Der Vatikan will die größte Organisation US-amerikanischer Nonnen unter Aufsicht stellen. Die Nonnen würden sich nicht gegen Abtreibung und Homosexualität engagieren.

Benedikt XVI. ist „not amused“ über die US-Nonnen und ihrer Nähe zur Welt. Bild: reuters

WASHINGTON taz | Wegen „Abweichungen“ vom Dogma, wegen „radikaler feministischer Themen“ und wegen unzureichender Verteidigung des „Rechtes auf Leben“ will der Vatikan die größte Organisation US-amerikanischer Nonnen unter Aufsicht stellen.

In einem Dokument listet der Vatikan zahlreiche ideologische Verfehlungen der „Leadership Conference of Women Religious“ (LCWR) auf. Und beauftragt den erzreaktionären Erzbischof von Seattle, Peter Sartrain, die Nonnen auf die richtige Linie zu bringen. Zwei weitere Bischöfe sollen ihm dabei helfen. Für diese Arbeit gibt der Vatikan ihnen fünf Jahre Zeit.

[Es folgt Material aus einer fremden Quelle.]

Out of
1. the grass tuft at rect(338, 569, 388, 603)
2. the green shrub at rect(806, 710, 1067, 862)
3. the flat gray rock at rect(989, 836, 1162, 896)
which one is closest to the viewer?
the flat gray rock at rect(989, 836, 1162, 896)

Das Dokument aus der „Kongregation für die Glaubenslehre“ ist das Resultat einer Überprüfung, die der Vatikan bei den katholischen Nonnen der LCWR angestellt hat. Es bescheinigt der LCWR eine „schwere Krise der Glaubenslehre“. Die Überprüfung der LCWR dauerte drei Jahre. Geleitet wurde sie von der „Kongregation für die Glaubenslehre“ im Vatikan. Dort führt seit der Beförderung von Ratzinger zum Papst der US-amerikanische Kardinal und frühere Erzbischof von San Francisco, William Levada, die Geschäfte.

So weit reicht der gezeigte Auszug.